| Provided passage |
Thread (11 messages) 11 messages, 5 authors, 2012-12-01

Re: [RFC] Add mempressure cgroup

From: Anton Vorontsov <hidden>
Date: 2012-11-29 04:20:54
Also in: lkml

Hello Michal,

Thanks a lot for taking a look into this!

On Wed, Nov 28, 2012 at 05:29:24PM +0100, Michal Hocko wrote:
On Wed 28-11-12 02:29:08, Anton Vorontsov wrote:
quoted
This is an attempt to implement David Rientjes' idea of mempressure
cgroup.

The main characteristics are the same to what I've tried to add to vmevent
API:

  Internally, it uses Mel Gorman's idea of scanned/reclaimed ratio for
  pressure index calculation. But we don't expose the index to the
  userland. Instead, there are three levels of the pressure:

  o low (just reclaiming, e.g. caches are draining);
  o medium (allocation cost becomes high, e.g. swapping);
  o oom (about to oom very soon).

  The rationale behind exposing levels and not the raw pressure index
  described here: http://lkml.org/lkml/2012/11/16/675

The API uses standard cgroups eventfd notifications:

  $ gcc Documentation/cgroups/cgroup_event_listener.c -o \
	cgroup_event_listener
  $ cd /sys/fs/cgroup/
  $ mkdir mempressure
  $ mount -t cgroup cgroup ./mempressure -o mempressure
  $ cd mempressure
  $ cgroup_event_listener ./mempressure.level low
  ("low", "medium", "oom" are permitted values.)

  Upon hitting the threshold, you should see "/sys/fs/cgroup/mempressure
  low: crossed" messages.

To test that it actually works on per-cgroup basis, I did a small trick: I
moved all kswapd into a separate cgroup, and hooked the listener onto
another (non-root) cgroup. The listener no longer received global reclaim
pressure, which is expected.
Is this really expected? So you want to be notified only about the
direct reclaim?
I didn't try to put much meaning into assinging a task to a non-global
reclaim watchers, I just mentioned this as an easiest way to test that we
actually can account things on per-thread basis. :)
I am not sure how much useful is that. If you co-mount with e.g. memcg then
the picture is different because even global memory pressure is spread
among groups so it would be just a matter of the proper accounting
(which can be handled similar to lruvec when your code doesn't have to
care about memcg internally).
Co-mounting with cpusets makes sense as well because then you get a
pressure notification based on the placement policy.

So does it make much sense to mount mempressure on its own without
co-mounting with other controllers?
Android does not actually need any of these (memcg or cpusets), but we
still want to get notifications (for a root cgroup would be enough for us
-- but I'm trying to make things generic, of course).

| Given entries |
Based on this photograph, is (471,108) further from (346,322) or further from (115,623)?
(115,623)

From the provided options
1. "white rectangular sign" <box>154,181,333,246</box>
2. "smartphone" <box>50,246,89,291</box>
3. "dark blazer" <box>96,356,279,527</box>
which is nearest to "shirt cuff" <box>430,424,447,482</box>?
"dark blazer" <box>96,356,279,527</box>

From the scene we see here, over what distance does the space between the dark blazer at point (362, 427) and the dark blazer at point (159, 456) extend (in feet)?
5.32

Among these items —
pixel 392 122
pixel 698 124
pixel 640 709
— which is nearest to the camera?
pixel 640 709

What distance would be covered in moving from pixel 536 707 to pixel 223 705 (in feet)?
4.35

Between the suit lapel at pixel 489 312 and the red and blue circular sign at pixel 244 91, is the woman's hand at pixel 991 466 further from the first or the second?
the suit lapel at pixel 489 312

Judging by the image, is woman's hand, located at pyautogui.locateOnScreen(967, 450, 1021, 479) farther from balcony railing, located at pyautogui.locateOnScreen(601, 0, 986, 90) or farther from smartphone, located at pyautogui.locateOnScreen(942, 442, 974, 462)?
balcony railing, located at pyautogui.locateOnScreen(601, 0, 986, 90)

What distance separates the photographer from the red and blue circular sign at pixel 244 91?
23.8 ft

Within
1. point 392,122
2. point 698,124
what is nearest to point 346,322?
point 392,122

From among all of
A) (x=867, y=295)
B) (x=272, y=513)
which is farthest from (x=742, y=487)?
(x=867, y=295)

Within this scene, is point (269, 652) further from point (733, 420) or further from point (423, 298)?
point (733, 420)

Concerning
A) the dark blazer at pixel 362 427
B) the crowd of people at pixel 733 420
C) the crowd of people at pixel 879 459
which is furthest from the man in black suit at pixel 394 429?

| The tasks |
A - Reproduce the records word for word, starting at the line containing "Judging by the" and ending at the last line of the records.
B - Pick up the mailing list reply about the mempressure cgroup where it stops, and write the next part of the message.
The mailing list text about the mempressure cgroup and the records are unrelated material.

| Answers to the exercise |
A -
Judging by the image, is woman's hand, located at pyautogui.locateOnScreen(967, 450, 1021, 479) farther from balcony railing, located at pyautogui.locateOnScreen(601, 0, 986, 90) or farther from smartphone, located at pyautogui.locateOnScreen(942, 442, 974, 462)?
balcony railing, located at pyautogui.locateOnScreen(601, 0, 986, 90)

What distance separates the photographer from the red and blue circular sign at pixel 244 91?
23.8 ft

Within
1. point 392,122
2. point 698,124
what is nearest to point 346,322?
point 392,122

From among all of
A) (x=867, y=295)
B) (x=272, y=513)
which is farthest from (x=742, y=487)?
(x=867, y=295)

Within this scene, is point (269, 652) further from point (733, 420) or further from point (423, 298)?
point (733, 420)

Concerning
A) the dark blazer at pixel 362 427
B) the crowd of people at pixel 733 420
C) the crowd of people at pixel 879 459
which is furthest from the man in black suit at pixel 394 429?

B -
quoted
For a task it is possible to be in both cpusets, memcg and mempressure
cgroups, so by rearranging the tasks it should be possible to watch a
specific pressure.
Could you be more specific what you mean by rearranging? Creating a same
hierarchy? Co-mounting?
quoted
Note that while this adds the cgroups support, the code is well separated
and eventually we might add a lightweight, non-cgroups API, i.e. vmevent.
But this is another story.
I think it would be nice to follow freezer and split this into 2 files.
Generic and cgroup spefici.
Yeah, this is surely an option, but so far it's only a few hundrends lines
of code, plus we don't have any other users for the "internals". So, for
the time being, I'd rather keep it in one file.
quoted
Signed-off-by: Anton Vorontsov <redacted>
---
[...]
quoted
+/* These are defaults. Might make them configurable one day. */
+static const uint vmpressure_win = SWAP_CLUSTER_MAX * 16;
I realize this is just an RFC but could you be more specific what is the
meaning of vmpressure_win?
Sure, let me just copy the text from the previous RFC, to which you were
not Cc'ed:

 When the system is short on idle pages, the new memory is allocated by
 reclaiming least recently used resources: kernel scans pages to be
 reclaimed (e.g. from file caches, mmap(2) volatile ranges, etc.; and
 potentially swapping some pages out). The index shows the relative time
 spent by the kernel uselessly scanning pages, or, in other words, the
 percentage of scans of pages (vmpressure_window) that were not reclaimed.
 ...
 Window size is used as a rate-limit tunable for VMPRESSURE_LOW
 notifications and for averaging for VMPRESSURE_{MEDIUM,OOM} levels. So,
 using small window sizes can cause lot of false positives for _MEDIUM and
 _OOM levels, but too big window size may delay notifications. By default
 the window size equals to 256 pages (1MB).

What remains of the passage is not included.